Ablegen und abkühlen
Auf dem Feld kann natürlich auf das Schulterpolster und den Helm nicht verzichtet werden. Es ist allerdings zu empfehlen, dieses Equipment abseits des Spielfeldes möglichst häufig abzulegen. Zwischen den Einsätzen lässt sich das Pad nur schwer absetzen. Wem es allerdings nicht zu aufwendig ist, ist zu empfehlen, die Schulterpolster zumindest in der Halbzeitpause für einige Minuten auszuziehen. Gerade unter den Polstern staut sich an heißen Tagen große Hitze, die erst durch das Absetzen etwas entweichen kann.

Leichter ist es beim Footballhelm, der im Sommer am besten nach jedem Spieleinsatz abgesetzt wird, um Hitzestau vorzubeugen. Spieler sollten in solchen Pausen möglichst häufig Schutz im Schatten suchen und möglichst den Kopf oder Nacken kühlen. Falls an der Seitenlinie nicht vorhanden, reicht hierzu ein mitgebrachtes Handtuch, das in Wasser getränkt auf dem Kopf oder im Nacken getragen angenehme Kühle spendet.

Kleine Ergänzung, großer Effekt
Eine weitere sinnvolle Anpassung des eigenen Equipments empfiehlt sich mit der Nutzung eines „Skull Caps“. Diese aus dünnem Funktionsstoff gefertigte Haube kann nicht nur genutzt werden, um längere Haare aus dem Gesicht zu halten und einen noch besseren Sitz des Footballhelms zu ermöglichen. Gerade bei großer Hitze und damit verbundenem starken Schwitzen vermeidet die Skull Cap, dass immer wieder Schweißtropfen in die Augen laufen, die dort aufgrund des hohen Salzgehalts starkes Brennen verursachen würden.

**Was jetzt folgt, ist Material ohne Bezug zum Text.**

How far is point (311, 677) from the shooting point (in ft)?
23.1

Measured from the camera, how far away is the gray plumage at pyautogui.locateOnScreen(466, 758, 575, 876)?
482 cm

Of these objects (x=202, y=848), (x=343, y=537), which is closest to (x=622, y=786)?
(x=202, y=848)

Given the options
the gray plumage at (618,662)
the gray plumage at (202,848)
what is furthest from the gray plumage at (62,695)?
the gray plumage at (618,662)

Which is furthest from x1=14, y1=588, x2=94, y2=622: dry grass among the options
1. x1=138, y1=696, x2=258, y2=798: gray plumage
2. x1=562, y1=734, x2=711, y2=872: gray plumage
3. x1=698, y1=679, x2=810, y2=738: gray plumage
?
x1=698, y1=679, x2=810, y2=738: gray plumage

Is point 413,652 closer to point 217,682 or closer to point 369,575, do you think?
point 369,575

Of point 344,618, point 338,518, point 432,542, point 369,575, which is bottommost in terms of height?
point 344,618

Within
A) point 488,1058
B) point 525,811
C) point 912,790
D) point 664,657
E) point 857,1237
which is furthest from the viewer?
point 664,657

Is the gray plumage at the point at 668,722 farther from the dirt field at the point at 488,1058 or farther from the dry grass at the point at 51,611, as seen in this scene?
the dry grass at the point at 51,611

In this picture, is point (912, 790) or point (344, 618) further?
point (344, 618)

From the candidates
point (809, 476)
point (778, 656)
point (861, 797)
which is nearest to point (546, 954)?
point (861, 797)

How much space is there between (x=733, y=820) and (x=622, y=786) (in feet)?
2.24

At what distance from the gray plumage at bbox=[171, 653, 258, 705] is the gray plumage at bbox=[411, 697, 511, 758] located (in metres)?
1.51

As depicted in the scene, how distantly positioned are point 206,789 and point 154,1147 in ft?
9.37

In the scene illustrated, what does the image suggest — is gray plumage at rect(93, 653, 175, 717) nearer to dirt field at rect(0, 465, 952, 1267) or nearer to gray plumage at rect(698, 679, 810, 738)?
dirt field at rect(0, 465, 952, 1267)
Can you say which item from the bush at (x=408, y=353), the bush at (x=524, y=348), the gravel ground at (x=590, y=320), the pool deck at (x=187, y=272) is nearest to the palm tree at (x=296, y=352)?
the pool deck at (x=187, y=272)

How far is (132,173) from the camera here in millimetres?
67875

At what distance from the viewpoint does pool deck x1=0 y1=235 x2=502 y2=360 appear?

Nicht nur die höheren Temperaturen, sondern auch die stärkere Sonneneinstrahlung kann im Hochsommer eine zusätzliche Herausforderung darstellen. Auch wenn die Sonne noch hoch am Himmel steht, können Footballspieler geblendet und somit in ihrer Sicht beeinträchtigt werden. Denn die Reflektion der Sonne auf der schweißgebadeten Haut der Wangen kann ausreichen, um die Übersicht auf dem Feld oder den Blick nach dem Football zu erschweren. Lösungen gibt es hierzu in verschiedenen Formen. Beispielsweise als schwarze und dadurch Licht absorbierende Aufkleber, den so genannten „No Glare Strips“, die unterhalb der Augen angebracht werden. Diese sollten unbedingt aufgeklebt werden, bevor die Haut bereits stark schwitzt, da sie sonst nur schwer haften. Auch die durch einen Stift aufgetragene Farbe kann die Haut unterhalb der Augen schwärzen und somit unangenehme Reflexionen verhindern. Die von Footballspielern bekannten Streifen unterhalb der Augen haben also, wie vielen Football-Laien unbekannt, nicht (nur) den Effekt, als „Kriegsbemalung“ Gegenspieler einzuschüchtern.

Abschließend können Footballspieler ihre Ausrüstung auch leicht ergänzen, um einen besseren Grip am Ball zu erhalten. Große Hitze kann die Innenfläche der Handschuhe geradezu austrocknen lassen. Und vor allem der an heißen Tagen entstehende Staub des Spielfeldes lässt die Handschuhe durch eine feine Staubschicht stark an Griffigkeit einbüßen. Abhilfe verschafft hier das so genannte „Field Towel“. Dieses kleine, längliche Handtuch wird an der Hose getragen und an heißen Tagen regelmäßig mit Wasser leicht befeuchtet. Denn so können die Innenflächen der Handschuhe auch zwischen Spielzügen schnell abgewischt und dadurch die Griffigkeit für den nächsten Ballkontakt stark verbessert werden.